Show every line of the data below that includes the word "present".

Start of PROVIDED DATA

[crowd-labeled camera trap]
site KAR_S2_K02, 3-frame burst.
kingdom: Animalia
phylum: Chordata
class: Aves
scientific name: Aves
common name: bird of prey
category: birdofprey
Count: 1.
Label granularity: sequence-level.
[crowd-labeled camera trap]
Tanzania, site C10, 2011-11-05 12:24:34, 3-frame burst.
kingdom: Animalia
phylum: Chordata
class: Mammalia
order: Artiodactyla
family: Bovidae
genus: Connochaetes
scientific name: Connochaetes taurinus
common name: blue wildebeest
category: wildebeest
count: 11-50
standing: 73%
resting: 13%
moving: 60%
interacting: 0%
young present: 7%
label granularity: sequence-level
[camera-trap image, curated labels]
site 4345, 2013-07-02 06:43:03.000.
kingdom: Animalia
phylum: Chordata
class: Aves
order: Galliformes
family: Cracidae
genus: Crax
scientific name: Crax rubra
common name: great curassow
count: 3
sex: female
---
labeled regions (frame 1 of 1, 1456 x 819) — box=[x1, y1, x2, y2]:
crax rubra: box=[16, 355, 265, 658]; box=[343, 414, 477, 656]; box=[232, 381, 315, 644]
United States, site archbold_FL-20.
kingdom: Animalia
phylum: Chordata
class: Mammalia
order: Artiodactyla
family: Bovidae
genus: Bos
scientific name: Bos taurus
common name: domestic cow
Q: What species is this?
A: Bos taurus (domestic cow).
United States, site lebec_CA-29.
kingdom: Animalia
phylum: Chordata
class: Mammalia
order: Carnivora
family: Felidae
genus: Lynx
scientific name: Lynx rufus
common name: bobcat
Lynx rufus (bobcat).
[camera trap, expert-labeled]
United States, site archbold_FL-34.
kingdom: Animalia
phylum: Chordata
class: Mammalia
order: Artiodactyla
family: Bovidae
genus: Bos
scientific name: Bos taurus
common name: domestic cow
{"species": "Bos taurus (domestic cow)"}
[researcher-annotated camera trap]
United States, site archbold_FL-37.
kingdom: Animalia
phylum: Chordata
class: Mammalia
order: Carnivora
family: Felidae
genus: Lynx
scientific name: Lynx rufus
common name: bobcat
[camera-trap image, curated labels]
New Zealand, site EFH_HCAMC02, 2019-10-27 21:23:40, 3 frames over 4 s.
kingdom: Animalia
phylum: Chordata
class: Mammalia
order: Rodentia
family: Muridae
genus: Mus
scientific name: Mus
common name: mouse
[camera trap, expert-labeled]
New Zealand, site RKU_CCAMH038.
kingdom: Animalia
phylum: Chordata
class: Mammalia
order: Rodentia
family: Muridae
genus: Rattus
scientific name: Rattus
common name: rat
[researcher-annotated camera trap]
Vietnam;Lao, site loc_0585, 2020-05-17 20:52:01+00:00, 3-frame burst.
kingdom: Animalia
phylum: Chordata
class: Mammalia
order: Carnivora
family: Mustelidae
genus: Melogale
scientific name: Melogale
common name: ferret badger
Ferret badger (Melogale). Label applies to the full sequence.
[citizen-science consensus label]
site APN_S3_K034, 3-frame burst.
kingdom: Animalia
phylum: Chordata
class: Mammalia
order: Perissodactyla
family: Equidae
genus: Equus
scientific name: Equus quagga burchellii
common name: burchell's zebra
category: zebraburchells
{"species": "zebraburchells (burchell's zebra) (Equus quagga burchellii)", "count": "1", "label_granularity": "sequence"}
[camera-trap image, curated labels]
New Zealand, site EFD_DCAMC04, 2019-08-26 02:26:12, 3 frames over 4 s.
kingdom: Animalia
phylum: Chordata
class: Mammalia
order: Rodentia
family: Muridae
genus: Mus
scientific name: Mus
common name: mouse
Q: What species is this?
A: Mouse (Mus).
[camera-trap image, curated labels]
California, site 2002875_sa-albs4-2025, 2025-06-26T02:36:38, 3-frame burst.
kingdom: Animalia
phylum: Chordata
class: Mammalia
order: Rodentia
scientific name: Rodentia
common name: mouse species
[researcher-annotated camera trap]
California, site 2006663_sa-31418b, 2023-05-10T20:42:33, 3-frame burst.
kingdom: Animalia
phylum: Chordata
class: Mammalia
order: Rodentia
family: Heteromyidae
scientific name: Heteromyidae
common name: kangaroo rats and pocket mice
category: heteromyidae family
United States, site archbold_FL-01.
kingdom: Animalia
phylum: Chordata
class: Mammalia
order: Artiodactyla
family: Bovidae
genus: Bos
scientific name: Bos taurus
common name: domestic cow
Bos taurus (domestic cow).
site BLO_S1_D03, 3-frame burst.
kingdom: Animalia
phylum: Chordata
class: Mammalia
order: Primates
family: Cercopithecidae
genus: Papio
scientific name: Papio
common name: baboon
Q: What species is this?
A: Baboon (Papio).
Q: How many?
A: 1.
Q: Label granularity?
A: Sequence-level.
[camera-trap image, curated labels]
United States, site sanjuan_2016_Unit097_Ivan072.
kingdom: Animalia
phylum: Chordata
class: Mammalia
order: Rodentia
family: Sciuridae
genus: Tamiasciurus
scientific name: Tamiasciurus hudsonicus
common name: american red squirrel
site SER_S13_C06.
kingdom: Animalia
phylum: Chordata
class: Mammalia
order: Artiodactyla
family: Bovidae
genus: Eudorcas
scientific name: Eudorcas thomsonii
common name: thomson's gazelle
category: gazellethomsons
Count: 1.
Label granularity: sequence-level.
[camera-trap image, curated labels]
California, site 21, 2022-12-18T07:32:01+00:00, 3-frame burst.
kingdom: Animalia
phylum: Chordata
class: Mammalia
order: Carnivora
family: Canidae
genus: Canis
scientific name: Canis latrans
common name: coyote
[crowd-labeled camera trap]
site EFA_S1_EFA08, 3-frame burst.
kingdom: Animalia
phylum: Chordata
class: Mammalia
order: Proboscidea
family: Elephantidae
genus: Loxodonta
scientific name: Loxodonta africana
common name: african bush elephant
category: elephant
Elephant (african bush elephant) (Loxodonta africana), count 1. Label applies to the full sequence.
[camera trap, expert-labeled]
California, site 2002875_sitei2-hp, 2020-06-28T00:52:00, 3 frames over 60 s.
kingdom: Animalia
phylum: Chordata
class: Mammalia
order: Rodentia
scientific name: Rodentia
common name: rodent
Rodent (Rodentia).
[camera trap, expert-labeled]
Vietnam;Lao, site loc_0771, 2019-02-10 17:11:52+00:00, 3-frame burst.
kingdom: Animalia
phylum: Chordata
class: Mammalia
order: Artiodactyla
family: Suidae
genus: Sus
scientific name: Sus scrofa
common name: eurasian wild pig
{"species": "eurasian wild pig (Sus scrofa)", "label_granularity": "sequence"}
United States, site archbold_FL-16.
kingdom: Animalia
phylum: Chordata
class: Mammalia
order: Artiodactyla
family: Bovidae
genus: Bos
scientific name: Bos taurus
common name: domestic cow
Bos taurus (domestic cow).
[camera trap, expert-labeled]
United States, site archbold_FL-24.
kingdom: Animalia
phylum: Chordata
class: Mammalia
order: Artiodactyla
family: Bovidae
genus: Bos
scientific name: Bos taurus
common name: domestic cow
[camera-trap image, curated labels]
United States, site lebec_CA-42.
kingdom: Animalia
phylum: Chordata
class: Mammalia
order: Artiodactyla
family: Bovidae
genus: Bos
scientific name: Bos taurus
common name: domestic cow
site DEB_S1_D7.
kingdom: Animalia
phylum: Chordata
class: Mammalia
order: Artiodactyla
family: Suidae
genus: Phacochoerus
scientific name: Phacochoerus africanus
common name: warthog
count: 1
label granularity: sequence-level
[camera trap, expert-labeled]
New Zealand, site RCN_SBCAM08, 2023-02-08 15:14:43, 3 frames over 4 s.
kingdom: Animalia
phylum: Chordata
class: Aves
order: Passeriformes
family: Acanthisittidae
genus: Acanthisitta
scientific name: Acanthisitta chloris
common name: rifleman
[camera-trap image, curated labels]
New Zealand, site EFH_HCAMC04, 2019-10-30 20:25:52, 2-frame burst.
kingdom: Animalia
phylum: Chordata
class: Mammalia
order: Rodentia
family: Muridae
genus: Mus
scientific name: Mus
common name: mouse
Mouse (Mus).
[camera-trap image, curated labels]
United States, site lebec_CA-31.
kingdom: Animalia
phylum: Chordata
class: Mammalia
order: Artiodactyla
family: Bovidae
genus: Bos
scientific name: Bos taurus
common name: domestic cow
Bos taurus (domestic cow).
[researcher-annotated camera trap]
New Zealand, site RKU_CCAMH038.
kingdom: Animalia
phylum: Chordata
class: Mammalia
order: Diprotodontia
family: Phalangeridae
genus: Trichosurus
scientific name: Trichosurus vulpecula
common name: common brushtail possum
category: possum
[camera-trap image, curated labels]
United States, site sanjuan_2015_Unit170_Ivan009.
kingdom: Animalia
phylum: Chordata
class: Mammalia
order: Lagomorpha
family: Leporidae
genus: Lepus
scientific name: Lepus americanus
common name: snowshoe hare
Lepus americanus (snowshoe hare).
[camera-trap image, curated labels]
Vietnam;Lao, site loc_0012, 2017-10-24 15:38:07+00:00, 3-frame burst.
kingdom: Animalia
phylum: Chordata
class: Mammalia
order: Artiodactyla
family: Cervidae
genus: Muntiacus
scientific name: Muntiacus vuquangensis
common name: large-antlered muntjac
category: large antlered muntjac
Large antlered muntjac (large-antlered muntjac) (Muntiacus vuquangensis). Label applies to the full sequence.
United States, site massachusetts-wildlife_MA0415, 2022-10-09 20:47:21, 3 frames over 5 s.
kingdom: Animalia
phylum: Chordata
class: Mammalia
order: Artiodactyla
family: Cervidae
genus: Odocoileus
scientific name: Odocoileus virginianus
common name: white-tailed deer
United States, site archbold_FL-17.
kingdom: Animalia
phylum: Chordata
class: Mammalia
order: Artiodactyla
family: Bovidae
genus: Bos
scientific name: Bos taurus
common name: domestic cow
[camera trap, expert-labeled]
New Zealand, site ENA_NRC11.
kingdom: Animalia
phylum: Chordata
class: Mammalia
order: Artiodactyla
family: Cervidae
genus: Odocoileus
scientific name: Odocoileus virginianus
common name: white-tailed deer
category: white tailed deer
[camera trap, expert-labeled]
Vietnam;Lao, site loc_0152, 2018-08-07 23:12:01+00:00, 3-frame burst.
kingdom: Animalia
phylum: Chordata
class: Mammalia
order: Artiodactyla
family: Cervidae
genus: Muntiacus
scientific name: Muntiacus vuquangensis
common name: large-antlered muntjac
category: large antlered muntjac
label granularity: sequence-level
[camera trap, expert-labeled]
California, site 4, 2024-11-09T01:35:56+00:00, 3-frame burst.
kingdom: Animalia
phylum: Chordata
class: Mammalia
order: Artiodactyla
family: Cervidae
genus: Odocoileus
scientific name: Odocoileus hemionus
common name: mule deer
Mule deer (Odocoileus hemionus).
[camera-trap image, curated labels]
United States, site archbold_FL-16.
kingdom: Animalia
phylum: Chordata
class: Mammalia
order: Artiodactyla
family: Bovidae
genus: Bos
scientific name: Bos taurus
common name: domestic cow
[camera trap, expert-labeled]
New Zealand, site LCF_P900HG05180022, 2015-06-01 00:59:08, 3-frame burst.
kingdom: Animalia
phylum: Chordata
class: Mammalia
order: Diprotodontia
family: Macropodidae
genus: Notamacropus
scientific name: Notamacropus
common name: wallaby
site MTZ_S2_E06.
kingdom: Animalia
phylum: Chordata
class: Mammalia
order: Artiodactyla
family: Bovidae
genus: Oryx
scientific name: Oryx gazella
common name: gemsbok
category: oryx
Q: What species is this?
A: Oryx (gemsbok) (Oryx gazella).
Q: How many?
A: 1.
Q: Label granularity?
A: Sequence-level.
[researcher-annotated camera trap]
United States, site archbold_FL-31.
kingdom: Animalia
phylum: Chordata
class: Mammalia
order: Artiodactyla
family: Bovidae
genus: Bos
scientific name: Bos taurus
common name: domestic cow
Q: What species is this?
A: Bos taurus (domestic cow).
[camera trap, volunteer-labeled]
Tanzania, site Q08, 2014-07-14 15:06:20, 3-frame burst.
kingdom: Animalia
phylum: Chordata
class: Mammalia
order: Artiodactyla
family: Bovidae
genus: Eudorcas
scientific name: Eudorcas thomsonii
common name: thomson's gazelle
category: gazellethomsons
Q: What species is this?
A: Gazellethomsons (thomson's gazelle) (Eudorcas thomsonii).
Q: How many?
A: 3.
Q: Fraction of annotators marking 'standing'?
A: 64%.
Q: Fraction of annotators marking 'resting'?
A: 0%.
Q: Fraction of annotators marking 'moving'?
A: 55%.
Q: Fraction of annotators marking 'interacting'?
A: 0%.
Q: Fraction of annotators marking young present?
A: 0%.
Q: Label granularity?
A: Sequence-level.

End of PROVIDED DATA

* **TASK RESULT**:
young present: 7%
Q: Fraction of annotators marking young present?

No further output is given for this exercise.